In the age of “World Wide Web”, multi-story shopping centers are dramatically coming to a close with the rise of e-commerce. Over the last decade, technology has inspired an online retail boom that has benefitted some retailers, while leaving others helpless. With the younger generations embracing smart phones and tablets, e-commerce’s role has shifted from an untested frontier to a vital pillar of the retail industry. In fact, total global business to customer e-commerce sales was expected to top $1.5 trillion in 2014, and it is anticipated to grow 88.4% to $2.3 trillion by 2017.

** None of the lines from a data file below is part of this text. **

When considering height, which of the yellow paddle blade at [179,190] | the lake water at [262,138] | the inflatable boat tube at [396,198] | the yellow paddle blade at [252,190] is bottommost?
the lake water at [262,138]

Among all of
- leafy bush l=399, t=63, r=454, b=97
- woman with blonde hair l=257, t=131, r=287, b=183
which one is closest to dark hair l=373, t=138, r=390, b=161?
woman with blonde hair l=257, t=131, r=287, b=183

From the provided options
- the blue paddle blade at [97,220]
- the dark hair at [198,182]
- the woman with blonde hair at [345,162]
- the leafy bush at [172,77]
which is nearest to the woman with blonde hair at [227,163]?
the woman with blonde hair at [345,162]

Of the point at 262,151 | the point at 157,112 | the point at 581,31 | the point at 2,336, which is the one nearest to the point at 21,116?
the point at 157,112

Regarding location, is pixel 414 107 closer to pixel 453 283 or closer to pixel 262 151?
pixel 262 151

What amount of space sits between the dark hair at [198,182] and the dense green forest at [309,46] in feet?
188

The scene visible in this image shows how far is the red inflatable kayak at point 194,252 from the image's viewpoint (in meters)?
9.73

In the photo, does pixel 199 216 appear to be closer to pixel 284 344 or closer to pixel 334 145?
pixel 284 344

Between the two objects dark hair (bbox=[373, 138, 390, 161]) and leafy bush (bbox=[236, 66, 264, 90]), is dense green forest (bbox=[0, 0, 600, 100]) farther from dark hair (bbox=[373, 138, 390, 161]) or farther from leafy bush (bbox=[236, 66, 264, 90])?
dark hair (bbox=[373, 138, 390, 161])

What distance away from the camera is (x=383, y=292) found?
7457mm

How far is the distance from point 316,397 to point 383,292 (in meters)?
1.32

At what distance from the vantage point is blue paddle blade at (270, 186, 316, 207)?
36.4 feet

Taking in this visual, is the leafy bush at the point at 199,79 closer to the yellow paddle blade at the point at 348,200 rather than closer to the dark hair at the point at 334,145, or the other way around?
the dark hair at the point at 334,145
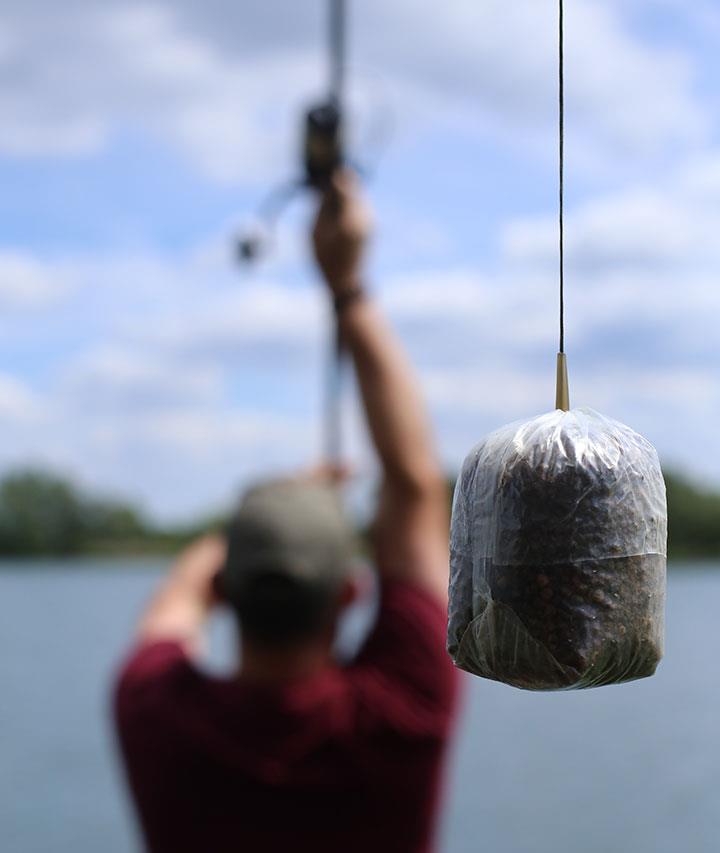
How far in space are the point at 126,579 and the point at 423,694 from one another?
132 feet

E-commerce in the United States is also expected to have an annual growth rate of 9.8% between 2013 and 2018. Europe, on the other hand, is expected to grow larger with an annual growth rate of 12% within the same time frame. In addition to those two established markets, emerging markets will also play a key role in the future as the demand for smart phones and tablets will grow alongside a burgeoning middle class. Furthermore, a study made by OC & C Strategy Consulting shows that e-commerce export values will increase annually by 30% between 2013 and 2020.

Since e-commerce business has been rapidly growing and expected to grow even more, it also became a major factor on changing the shape of global logistics industry. Decisions such as physical locations of warehousing and whether to fulfill e-commerce orders from separate facilities, in-store, from existing warehouses or a combination of all three are among the strategic decisions brick and mortar companies are facing as they compete against the likes of Amazon, eBay and Newegg.

Logistics is already widely regarded as a crucial piece of a successful retailer’s business plan and its role will be even greater as the e-commerce increase continues to unfold. This is due to the fact that an efficient supply chain will allow a high level of service to be provided across all channels. The acquisition of the right DC that is in close proximity to major populations is also an increasingly difficult task for retailers because of the limited number of supply and the increase of demand. This is why numerous retailers opt to partner with 3PL firms that can supply the necessary DC and fulfillment services required. It will be seen as a competitive advantage as consumers begin to value time over reliability.

Managing the delivery process is also an increasingly difficult task as delivery locations from warehousing/fulfillment centers are no longer confined to physical stores. Now, these facilities are shipping either directly to the customer, a neutral site (such as a lockbox location, FedEx/UPS store or other retailer) or to the physical store for pickup.

As such, IT companies such as High Jump, Red Prairie, Oracle and others have expanded their traditional warehouse management systems (WMS), transportation management systems (TMS) and other IT solutions to meet this need for flexibility, for not only changing transportation needs, but also for order/inventory management and visibility.
Due to e-commerce, an inevitable market shakeout awaits the transportation industry. The number of transportation and logistics e-commerce products proliferates daily. E-commerce has spurred, not only new concepts and ideas within the supply chain, but also new companies are popping up to address logistical challenges resulting from the rise of e-commerce. It’s no longer about being the fastest rat in the e-commerce delivery race. Instead, it is about being able to deliver an order at a time frame and price point that customers want.